From the airplane window, everything seems small. Sunlight pours through cotton ball clouds onto the tiny, motorized Legos below. The patchwork landscape looks cozy enough to pull over my knees—a nice compliment to my coffee cup. My thoughts drift to my fake god.
I wonder …
Just how in the world can God see it all, know it all, and keep up with it all? Because there’s just so much, you know? So many people, so many places—each encompassing massive piles of excessive details. Maybe it’s too much for Him.
There’s a common misconception that goes something like this: I was made in God’s image, so He must be like me. I’ll call this god the “me-god.” But that’s the problem with half-truths; we only get part of the story and wrongfully assume we know the rest.
In real life, we might think:
- I can’t see or know everyone in the world. Surely God can’t either.
- I’m frustrated with my kids. He’s probably frustrated with me.
- I’m often inconsistent and impatient. Maybe He is that way too.
- I’m struggling to forgive them for what they did. How could God ever forgive me?
- God is like fill-in-the-blank because I’m that way, and I’m a reflection of Him.
The root of this particular illusion weaves all the way back to the beginning. On the sixth day of creation, God said, “Let us make human beings in our image, to be like us. …” Genesis 1:26 NLT
But just because we were made in His likeness doesn’t mean He’s just like us. Yes—we were created to resemble God, point to God, and bring glory to God. But we can’t limit an infinite, eternal being to our finite, human restraints.

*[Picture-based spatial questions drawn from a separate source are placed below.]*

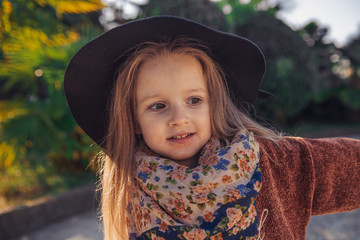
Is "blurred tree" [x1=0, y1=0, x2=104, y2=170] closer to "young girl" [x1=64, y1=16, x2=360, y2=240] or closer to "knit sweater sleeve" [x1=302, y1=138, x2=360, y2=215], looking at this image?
A: "young girl" [x1=64, y1=16, x2=360, y2=240]

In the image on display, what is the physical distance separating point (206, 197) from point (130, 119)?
537mm

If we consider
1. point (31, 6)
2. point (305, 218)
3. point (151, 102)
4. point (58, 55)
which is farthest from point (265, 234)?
point (31, 6)

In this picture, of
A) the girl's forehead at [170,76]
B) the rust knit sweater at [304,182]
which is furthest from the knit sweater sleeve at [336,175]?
the girl's forehead at [170,76]

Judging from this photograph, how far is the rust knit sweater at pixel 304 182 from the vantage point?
47.6 inches

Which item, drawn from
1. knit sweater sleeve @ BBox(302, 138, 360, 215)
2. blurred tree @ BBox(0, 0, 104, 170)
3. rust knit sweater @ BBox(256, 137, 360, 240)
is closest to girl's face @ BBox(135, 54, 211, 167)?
rust knit sweater @ BBox(256, 137, 360, 240)

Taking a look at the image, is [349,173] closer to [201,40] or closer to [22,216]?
[201,40]

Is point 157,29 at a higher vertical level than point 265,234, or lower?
higher

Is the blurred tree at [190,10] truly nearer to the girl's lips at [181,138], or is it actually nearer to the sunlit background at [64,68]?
the sunlit background at [64,68]

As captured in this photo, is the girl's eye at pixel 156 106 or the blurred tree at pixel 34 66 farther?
the blurred tree at pixel 34 66

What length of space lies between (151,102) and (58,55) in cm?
225

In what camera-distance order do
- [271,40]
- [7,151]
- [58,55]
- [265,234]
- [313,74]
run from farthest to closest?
[313,74]
[271,40]
[7,151]
[58,55]
[265,234]

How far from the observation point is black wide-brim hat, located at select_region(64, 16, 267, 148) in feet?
3.91

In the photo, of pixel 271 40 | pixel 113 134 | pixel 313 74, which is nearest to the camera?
pixel 113 134

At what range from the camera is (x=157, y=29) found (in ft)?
3.95
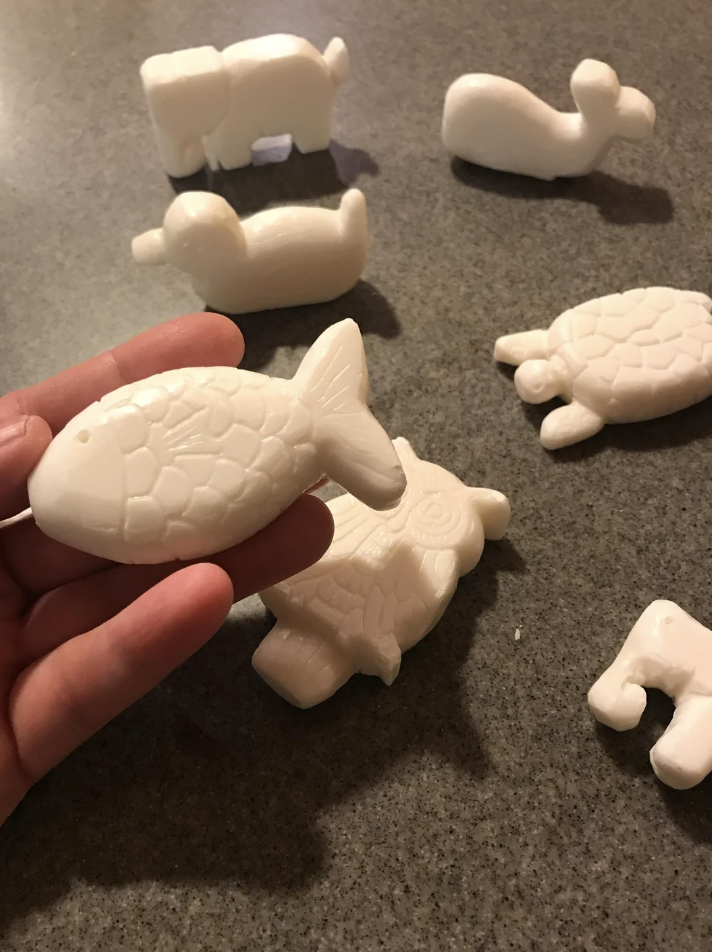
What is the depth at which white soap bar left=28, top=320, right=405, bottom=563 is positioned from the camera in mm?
497

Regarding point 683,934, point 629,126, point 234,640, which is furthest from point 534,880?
point 629,126

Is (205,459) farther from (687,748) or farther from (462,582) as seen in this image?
(687,748)

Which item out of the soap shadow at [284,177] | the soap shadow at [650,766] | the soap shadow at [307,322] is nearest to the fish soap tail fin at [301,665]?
the soap shadow at [650,766]

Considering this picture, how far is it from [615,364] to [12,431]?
534 mm

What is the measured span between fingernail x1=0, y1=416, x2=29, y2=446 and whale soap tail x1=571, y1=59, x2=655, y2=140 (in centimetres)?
71

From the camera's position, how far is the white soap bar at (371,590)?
0.60 metres

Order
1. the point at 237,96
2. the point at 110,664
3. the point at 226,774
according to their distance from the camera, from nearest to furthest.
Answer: the point at 110,664
the point at 226,774
the point at 237,96

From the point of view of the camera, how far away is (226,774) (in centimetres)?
60

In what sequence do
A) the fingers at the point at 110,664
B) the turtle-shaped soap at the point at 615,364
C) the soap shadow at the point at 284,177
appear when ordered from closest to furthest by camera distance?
the fingers at the point at 110,664, the turtle-shaped soap at the point at 615,364, the soap shadow at the point at 284,177

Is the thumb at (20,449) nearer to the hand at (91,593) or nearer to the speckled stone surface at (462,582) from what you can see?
the hand at (91,593)

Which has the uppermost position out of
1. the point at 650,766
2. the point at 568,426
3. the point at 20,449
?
the point at 20,449

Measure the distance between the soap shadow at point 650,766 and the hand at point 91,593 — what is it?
0.93 feet

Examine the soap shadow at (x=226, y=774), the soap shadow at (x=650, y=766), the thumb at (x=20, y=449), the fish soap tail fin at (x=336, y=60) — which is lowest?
the soap shadow at (x=650, y=766)

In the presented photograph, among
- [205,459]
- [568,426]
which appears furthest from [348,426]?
[568,426]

Isaiah 55:8-9 NLT teaches, “My thoughts are nothing like your thoughts,” says the LORD. “And my ways are far beyond anything you could imagine. For just as the heavens are higher than the earth, so my ways are higher than your ways and my thoughts higher than your thoughts.”
So the issue isn’t God. The issue is me.
Turns out, that me-god in my head—the one who’s small, relatively explainable, somewhat distant, comfortably safe, and requires little faith—isn’t even real. Which is why I had to break up with my favorite fake god and, instead, cling to the One who encompasses an indescribable depth, beauty, and love that’s far beyond what I can possibly imagine.